▸ **Task**
Among the records below, find each line containing the word "blogspot" and copy it.

▸ **Records**
-----

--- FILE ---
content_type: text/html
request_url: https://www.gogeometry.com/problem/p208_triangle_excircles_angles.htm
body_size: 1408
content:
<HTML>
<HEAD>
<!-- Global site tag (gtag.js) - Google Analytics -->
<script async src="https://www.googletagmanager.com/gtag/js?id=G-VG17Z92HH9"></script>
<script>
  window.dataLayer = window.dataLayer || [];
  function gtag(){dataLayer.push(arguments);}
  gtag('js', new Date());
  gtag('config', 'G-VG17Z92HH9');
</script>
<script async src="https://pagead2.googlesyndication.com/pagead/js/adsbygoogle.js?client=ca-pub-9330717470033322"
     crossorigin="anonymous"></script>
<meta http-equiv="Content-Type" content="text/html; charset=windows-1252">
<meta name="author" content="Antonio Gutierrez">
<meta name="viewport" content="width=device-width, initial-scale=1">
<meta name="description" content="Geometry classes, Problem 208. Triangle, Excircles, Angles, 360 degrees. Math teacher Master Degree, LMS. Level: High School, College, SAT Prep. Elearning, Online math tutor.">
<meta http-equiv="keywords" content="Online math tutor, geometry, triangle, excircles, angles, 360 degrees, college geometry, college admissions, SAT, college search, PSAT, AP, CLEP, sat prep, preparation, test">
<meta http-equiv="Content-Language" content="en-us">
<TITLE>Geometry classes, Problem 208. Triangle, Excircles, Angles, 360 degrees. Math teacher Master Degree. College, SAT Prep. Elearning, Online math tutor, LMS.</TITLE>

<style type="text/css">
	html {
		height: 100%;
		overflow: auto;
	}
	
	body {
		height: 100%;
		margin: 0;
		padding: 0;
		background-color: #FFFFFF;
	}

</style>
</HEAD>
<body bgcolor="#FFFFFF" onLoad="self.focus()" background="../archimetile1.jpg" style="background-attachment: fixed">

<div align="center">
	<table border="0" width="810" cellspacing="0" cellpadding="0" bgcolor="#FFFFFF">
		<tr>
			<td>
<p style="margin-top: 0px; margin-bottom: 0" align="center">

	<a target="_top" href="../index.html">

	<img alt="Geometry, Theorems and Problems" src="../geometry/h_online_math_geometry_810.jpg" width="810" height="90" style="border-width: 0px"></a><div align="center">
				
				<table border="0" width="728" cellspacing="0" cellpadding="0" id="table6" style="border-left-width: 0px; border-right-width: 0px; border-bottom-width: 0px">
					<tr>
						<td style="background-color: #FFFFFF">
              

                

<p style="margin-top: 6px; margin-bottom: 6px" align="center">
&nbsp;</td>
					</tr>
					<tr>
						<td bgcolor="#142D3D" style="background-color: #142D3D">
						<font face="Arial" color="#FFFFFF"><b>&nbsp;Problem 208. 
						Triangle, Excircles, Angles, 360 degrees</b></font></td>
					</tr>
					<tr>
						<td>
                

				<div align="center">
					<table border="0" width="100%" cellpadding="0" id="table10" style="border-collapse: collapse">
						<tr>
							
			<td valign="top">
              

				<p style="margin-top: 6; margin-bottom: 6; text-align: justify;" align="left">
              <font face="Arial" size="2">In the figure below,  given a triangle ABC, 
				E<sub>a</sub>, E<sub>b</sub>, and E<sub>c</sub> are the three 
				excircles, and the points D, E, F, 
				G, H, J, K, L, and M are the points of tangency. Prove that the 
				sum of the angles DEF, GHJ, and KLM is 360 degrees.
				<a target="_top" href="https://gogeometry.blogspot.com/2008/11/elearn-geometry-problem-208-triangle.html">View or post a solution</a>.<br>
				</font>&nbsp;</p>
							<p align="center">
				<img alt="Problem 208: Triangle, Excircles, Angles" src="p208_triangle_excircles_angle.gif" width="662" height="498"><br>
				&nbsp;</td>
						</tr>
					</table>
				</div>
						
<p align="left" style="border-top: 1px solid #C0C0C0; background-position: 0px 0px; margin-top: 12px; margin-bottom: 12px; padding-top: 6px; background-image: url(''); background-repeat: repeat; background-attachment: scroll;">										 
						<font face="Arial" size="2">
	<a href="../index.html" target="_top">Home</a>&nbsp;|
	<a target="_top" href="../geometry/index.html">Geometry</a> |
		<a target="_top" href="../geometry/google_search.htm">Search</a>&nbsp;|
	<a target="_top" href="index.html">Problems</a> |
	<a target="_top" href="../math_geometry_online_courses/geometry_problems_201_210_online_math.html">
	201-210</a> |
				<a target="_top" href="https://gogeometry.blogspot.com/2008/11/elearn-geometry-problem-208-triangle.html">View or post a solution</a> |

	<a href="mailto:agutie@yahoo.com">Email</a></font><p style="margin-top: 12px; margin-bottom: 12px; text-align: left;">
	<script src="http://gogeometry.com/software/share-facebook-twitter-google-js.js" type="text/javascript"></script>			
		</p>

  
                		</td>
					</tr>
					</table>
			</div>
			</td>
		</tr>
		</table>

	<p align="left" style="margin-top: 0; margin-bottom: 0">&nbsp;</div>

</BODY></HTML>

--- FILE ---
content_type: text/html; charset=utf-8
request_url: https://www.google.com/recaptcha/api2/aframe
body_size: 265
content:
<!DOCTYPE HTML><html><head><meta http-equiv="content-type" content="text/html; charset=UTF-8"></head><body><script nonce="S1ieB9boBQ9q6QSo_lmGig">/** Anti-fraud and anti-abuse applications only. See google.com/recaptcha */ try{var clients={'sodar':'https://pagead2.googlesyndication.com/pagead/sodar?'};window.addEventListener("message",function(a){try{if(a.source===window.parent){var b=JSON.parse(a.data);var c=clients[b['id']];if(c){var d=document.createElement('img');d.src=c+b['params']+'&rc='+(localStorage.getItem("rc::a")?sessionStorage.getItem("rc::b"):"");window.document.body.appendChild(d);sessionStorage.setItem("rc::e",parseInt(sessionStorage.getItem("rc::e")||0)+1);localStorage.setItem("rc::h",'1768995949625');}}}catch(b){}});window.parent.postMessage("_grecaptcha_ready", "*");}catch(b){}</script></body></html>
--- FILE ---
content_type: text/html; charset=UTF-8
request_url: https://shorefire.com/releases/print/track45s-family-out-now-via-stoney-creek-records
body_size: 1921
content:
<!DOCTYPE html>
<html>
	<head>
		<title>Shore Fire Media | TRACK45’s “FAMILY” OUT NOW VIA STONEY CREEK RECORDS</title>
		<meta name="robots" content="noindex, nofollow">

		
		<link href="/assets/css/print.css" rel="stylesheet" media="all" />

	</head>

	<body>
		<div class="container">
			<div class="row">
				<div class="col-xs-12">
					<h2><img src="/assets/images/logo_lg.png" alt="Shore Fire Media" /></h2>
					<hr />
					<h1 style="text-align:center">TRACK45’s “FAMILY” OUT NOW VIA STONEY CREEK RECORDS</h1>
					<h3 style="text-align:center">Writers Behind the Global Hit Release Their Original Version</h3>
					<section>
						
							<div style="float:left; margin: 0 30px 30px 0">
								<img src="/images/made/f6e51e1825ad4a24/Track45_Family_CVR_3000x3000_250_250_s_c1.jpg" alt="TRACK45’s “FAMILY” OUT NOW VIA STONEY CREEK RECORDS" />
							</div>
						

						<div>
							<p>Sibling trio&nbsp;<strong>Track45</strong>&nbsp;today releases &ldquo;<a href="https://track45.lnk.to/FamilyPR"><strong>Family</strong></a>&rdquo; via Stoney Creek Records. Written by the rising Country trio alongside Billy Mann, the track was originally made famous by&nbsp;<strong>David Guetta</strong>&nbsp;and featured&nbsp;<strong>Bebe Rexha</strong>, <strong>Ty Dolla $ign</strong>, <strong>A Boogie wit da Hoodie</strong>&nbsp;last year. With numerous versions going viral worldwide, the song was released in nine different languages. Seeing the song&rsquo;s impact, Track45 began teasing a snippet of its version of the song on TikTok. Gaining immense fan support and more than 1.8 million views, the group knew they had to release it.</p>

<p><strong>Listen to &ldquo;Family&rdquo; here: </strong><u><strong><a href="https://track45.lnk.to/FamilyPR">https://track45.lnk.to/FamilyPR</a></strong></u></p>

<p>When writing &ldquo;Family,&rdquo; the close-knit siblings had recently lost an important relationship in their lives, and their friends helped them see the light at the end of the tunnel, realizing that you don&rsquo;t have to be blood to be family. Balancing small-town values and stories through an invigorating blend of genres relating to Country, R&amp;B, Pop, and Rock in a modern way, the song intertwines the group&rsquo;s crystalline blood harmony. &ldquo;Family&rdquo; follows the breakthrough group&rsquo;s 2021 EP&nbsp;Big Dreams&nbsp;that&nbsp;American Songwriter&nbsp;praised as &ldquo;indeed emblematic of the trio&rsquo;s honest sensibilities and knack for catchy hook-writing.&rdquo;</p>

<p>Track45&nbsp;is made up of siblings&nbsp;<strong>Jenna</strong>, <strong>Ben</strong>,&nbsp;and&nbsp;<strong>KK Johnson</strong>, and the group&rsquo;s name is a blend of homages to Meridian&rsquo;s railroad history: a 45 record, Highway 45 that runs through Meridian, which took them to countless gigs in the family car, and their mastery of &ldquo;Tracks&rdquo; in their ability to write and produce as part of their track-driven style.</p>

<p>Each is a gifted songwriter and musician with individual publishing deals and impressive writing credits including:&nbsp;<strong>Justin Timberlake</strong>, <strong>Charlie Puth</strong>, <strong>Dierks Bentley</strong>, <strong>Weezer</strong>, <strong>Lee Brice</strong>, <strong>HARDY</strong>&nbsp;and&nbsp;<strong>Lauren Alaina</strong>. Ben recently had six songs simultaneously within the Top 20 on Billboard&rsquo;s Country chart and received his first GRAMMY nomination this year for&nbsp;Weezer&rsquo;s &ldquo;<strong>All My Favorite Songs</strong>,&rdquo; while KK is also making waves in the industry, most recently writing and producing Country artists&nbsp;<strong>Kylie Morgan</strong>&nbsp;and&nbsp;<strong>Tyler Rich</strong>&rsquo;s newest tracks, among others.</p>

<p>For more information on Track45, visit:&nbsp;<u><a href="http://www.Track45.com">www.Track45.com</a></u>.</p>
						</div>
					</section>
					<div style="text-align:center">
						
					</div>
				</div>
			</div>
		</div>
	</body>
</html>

-----

▸ **Result for this exercise**
				<a target="_top" href="https://gogeometry.blogspot.com/2008/11/elearn-geometry-problem-208-triangle.html">View or post a solution</a>.<br>
				<a target="_top" href="https://gogeometry.blogspot.com/2008/11/elearn-geometry-problem-208-triangle.html">View or post a solution</a> |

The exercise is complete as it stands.